_TEXT UNDER STUDY_:
# # #

June 19, 2024
Knock takes the pain out of building notification workflows | TechCrunch

Notifications may seem like a solved problem. You’re probably getting more than you want already, after all. The two founders of Knock, Sam Seely and Chris Bell, argue that while a lot of companies have solved the “last-mile delivery problem,” there is more work to be done. While products like Twilio and SendGrid may offer developer-friendly APIs, the Knock founders believe that what is really needed is a more comprehensive solution that combines notification delivery with a comprehensive workflow engine and integrated observability tools.

The company, which launched in 2021, today announced a $12 million funding round led by Craft Ventures. At launch, the company also raised a previously undisclosed $6 million seed round led by Afore Capital. Preface Ventures, Worklife,  Expa Ventures, CoFound Partners, and Tokyo Black also invested in these rounds, as well as angel investors like Vercel co-founder and CEO Guillermo Rauch and Behance co-founder Scott Belsky.

Image Credits: Knock

“Today, if you’re an engineering team for any type of product — whether it’s SaaS or developer tools, or consumer products — there are generic services that used to be built in-house and now you can go to an API for,” Knock CEO Sam Seely said. “Now, all the best engineers who want to work on payments, they go work at Stripe; and all the best ones that want to work on search, go to Algolia. It felt like the notification infrastructure part of this was still just the thing that you had to build in-house.”

Seely and Bell told me that they went back to the drawing board to see what a modern notification system would look like and what the primitives would be that they needed to build. At the end of the day, notifications aren’t a differentiator for most products, but they are very much a necessity. So if a product like Knock can speed up the development workflow, that’s a win-win.

The real differentiator for Knock is that it doesn’t just provide the tooling to send notifications but also pulls in data from third-party tools that can then trigger the workflow logic a developer has specified for their specific use case (like translating a message for a global audience).

Image Credits: Knock

“We have an entire workflow engine — that’s really the core of the product,” Seely explained. “That’s where you’re defining when some trigger happens. We call the Knock API, run through this workflow, batch messages on this cadence, throttle them so users don’t get spammed, and then send this in-app message, send this email message.”

This workflow engine is accessible through a web-based user interface, but as the team stressed, all of this functionality is also available programmatically. “A big kind of focus for us is taking that workflow engine that drives cross-channel engagement, but then bringing it into the everyday developer workflow,” said Seely.

# # #

_LIST OF TASKS_:
• A. Does each statement below agree with the Knock article? Answer yes or no for each, quoting the deciding words. (i) Knock's seed round was led by Craft Ventures. (ii) The workflow engine's functionality is also available programmatically, not only through a web-based interface. (iii) Knock throttles messages so that users are not spammed.
• B. Could you carry on the Knock article, starting right after its final sentence?

# # #

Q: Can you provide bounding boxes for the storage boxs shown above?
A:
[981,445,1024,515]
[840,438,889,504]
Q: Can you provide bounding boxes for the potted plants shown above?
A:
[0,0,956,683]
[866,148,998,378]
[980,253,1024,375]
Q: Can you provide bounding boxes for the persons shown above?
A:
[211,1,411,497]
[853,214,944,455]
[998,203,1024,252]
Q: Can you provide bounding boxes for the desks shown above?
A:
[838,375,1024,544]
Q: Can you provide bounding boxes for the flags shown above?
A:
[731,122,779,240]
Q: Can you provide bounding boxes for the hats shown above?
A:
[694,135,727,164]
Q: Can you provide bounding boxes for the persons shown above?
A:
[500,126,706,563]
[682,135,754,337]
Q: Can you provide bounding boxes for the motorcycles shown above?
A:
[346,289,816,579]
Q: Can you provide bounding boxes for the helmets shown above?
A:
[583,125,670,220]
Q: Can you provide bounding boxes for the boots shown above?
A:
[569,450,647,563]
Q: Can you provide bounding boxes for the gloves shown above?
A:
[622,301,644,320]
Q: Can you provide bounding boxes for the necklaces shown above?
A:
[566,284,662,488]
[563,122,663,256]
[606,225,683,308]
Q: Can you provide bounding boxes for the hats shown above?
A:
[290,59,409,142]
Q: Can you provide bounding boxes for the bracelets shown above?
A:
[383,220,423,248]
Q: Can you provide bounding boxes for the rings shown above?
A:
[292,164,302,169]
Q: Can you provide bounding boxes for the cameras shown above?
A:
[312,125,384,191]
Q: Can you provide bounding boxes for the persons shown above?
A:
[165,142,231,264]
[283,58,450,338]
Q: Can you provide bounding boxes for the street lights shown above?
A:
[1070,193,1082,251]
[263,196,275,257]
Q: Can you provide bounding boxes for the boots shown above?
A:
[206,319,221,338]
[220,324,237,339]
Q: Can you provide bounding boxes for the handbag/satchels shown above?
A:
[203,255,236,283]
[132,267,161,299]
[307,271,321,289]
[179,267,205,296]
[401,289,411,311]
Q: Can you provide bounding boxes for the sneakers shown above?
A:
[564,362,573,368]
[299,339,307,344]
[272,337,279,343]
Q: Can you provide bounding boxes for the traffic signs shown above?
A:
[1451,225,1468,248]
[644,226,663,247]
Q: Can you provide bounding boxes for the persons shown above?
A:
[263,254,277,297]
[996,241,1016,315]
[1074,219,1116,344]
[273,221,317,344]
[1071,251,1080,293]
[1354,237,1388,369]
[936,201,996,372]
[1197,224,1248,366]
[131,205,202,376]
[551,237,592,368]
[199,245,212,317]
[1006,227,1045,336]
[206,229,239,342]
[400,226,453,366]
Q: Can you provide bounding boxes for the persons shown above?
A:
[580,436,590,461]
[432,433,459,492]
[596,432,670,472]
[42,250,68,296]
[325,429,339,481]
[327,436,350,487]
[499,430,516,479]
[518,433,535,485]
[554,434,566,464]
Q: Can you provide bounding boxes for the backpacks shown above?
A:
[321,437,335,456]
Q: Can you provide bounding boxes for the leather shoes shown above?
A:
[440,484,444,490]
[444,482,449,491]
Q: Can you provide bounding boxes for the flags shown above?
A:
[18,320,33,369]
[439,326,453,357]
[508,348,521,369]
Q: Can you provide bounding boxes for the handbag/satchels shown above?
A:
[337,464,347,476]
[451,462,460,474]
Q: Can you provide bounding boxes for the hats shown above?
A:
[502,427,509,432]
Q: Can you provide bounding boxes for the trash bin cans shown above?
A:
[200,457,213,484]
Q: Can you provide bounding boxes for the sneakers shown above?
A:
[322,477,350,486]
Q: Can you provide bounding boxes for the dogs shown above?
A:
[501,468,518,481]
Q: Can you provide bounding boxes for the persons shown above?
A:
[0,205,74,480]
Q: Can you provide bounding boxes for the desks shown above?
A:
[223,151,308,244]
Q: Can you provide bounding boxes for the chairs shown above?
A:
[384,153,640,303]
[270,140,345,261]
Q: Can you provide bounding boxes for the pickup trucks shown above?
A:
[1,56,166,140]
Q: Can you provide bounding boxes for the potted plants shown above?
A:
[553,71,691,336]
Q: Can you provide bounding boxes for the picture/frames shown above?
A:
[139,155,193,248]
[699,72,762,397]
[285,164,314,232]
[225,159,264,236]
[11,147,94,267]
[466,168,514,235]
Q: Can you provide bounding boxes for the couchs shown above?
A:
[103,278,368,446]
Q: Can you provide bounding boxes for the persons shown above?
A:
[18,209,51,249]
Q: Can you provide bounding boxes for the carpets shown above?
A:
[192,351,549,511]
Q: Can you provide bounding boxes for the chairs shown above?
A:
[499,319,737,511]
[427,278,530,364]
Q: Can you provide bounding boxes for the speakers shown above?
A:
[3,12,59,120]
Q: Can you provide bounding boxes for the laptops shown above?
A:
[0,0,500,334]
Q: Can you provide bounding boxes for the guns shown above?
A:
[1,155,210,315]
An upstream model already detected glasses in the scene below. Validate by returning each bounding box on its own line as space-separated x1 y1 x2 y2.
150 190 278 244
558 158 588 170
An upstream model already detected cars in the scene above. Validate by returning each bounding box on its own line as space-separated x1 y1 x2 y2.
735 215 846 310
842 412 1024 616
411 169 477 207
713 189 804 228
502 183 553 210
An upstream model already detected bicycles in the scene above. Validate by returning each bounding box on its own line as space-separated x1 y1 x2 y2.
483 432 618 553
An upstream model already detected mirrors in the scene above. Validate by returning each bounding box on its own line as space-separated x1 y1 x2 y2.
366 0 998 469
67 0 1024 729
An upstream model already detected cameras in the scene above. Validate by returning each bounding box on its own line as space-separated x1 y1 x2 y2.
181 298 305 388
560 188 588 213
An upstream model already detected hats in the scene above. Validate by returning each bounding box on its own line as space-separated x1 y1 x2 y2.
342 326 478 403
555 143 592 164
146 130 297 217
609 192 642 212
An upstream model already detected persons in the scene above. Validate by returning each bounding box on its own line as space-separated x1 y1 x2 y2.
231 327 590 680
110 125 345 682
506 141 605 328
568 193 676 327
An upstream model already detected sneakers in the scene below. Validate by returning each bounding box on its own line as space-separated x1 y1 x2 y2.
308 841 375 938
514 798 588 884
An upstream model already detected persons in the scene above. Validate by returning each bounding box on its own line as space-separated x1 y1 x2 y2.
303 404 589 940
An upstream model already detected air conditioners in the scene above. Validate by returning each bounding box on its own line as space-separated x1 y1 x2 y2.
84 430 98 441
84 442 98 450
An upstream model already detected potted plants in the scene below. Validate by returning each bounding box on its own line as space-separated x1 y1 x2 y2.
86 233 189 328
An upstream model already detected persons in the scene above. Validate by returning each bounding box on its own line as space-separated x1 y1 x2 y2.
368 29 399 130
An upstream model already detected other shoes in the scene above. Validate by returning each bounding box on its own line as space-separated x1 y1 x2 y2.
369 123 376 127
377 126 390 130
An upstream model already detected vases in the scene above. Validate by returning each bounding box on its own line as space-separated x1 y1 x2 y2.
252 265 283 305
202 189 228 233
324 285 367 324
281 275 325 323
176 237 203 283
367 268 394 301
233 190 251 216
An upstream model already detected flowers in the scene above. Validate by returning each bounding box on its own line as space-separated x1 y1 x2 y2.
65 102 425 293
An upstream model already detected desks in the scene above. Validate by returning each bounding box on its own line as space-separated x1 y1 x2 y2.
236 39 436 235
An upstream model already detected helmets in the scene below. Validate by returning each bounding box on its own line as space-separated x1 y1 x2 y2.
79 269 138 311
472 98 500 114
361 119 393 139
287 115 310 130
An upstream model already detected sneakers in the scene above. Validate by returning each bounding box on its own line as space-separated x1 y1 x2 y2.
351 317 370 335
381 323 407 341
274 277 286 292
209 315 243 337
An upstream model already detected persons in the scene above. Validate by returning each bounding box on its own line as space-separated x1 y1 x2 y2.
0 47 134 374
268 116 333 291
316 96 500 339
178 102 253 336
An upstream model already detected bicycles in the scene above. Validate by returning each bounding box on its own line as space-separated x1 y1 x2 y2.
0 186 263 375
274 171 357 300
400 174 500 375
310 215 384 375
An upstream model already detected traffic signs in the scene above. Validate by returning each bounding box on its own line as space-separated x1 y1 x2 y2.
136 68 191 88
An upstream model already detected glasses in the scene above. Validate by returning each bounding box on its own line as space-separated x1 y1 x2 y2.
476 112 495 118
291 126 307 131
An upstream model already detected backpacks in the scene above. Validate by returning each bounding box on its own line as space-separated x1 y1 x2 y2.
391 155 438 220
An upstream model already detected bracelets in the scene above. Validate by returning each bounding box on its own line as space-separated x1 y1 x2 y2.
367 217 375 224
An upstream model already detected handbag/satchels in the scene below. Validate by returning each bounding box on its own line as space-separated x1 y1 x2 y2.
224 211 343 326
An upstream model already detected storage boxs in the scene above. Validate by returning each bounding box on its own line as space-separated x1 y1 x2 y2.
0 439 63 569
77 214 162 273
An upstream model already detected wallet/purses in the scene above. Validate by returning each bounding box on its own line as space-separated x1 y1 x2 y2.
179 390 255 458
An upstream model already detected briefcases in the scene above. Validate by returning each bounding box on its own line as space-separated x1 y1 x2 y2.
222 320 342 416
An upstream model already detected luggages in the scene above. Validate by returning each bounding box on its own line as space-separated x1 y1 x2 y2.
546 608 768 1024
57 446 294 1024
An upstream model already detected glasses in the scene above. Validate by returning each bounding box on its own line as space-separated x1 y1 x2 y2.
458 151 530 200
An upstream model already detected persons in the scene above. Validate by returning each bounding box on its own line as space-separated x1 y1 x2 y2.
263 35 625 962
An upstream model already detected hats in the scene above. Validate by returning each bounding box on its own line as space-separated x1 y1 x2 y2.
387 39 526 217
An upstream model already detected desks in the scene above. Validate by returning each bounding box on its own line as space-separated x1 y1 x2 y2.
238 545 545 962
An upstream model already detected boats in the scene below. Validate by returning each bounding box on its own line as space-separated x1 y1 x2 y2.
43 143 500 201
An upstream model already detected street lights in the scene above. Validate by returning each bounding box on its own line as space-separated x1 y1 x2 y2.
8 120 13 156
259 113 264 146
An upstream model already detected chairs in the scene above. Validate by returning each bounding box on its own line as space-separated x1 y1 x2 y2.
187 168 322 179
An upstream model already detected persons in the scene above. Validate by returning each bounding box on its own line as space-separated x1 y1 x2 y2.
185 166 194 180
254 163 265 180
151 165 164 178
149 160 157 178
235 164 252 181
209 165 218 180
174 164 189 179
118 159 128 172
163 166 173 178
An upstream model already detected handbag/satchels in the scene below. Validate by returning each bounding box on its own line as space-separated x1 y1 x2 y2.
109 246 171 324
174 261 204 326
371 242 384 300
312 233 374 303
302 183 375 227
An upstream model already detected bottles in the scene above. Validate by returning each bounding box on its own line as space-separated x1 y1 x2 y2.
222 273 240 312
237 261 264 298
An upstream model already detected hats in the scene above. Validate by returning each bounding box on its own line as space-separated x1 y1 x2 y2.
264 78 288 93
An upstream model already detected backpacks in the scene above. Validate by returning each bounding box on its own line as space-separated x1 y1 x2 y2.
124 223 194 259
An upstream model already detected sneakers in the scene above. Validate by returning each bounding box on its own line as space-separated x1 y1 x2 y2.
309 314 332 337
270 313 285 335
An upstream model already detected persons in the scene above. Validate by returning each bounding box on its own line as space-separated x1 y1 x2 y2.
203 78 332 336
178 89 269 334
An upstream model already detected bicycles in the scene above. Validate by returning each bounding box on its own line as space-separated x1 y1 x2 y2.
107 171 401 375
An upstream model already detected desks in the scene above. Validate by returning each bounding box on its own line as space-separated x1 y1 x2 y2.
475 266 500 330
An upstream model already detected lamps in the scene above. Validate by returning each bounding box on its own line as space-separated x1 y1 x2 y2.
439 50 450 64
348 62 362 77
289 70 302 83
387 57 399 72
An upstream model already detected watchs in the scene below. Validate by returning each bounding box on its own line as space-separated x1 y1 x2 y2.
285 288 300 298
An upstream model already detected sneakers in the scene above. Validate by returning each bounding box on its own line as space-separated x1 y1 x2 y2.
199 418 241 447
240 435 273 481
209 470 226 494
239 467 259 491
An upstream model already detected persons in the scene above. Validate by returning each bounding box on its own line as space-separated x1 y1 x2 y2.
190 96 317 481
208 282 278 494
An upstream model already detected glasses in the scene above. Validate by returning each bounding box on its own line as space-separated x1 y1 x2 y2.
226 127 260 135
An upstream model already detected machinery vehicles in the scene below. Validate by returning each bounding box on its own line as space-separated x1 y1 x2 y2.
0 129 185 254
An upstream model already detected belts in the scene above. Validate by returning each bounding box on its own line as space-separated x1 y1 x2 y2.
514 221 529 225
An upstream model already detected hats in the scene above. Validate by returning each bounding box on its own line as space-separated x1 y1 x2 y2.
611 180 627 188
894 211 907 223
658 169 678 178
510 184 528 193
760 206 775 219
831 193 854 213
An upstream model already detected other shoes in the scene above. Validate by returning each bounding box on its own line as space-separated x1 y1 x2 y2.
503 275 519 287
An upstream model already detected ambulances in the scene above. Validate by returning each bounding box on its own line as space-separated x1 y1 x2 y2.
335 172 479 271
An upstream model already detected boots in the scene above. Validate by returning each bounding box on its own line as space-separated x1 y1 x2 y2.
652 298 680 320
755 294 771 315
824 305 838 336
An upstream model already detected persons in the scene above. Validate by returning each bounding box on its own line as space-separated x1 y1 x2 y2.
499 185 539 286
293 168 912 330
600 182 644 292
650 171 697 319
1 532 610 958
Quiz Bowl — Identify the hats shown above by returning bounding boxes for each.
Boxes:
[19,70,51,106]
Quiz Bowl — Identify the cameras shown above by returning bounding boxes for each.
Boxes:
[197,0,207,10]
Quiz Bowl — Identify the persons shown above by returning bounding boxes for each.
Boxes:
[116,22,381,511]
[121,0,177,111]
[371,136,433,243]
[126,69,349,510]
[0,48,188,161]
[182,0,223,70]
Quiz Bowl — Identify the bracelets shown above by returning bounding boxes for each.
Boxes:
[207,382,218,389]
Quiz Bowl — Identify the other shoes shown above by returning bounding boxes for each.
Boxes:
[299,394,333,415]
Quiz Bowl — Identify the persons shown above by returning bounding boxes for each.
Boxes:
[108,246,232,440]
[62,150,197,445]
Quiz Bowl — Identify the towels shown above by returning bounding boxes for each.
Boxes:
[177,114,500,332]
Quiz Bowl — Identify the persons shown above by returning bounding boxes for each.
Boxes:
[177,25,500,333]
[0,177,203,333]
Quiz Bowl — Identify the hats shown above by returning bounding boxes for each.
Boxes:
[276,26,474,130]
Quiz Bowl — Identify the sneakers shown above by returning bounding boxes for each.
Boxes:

# # #

_ANSWERS TO THIS EXERCISE_:
• A.
(i) No: "a previously undisclosed $6 million seed round led by Afore Capital."
(ii) Yes: "all of this functionality is also available programmatically."
(iii) Yes: "throttle them so users don’t get spammed."

• B.
Over time, Knock plans to go deeper into the customer engagement space, too. The team argues that every time a new channel emerges, existing players in this space — like SAP’s Exact Target, for example — have a hard time catching up.

“Users are getting tired of the onslaught and wave of emails and push notifications,” Seely said. “It’s real native product experiences that drive value to users and help companies drive engagement and retention — and all the reasons you send notifications in the first place. To drive native in-app experiences, that’s where developer experience matters.” And that’s where Knock thinks it can have a major advantage over the incumbents in this market. Seely noted that while the company often sees competitors like Iterable and Customer.io that are often sold to marketers, the secret of that market is that these tools are often mostly used and maintained by engineers.

One interesting aspect of the Knock tech stack: It’s written in the Elixir language, which isn’t exactly mainstream. As it turns out, Bell has long been very active in this community and even runs an Elixir podcast. “When I think about fit, in terms of what we’re building and the language choice, there has been no better application in my mind for the use of Elixir,” he explained. “Where it shines is this highly concurrent fault-[tolerance] that it brings to the table. When I think about what we’re doing here, the foundation of Erlang is written for telephony systems, routing calls from one place to another.”

The company plans to deploy the new funding to expand its go-to-market efforts and, of course, grow its engineering team. Current customers include the likes of Vercel, Amplitude, Hiive and Betterworks.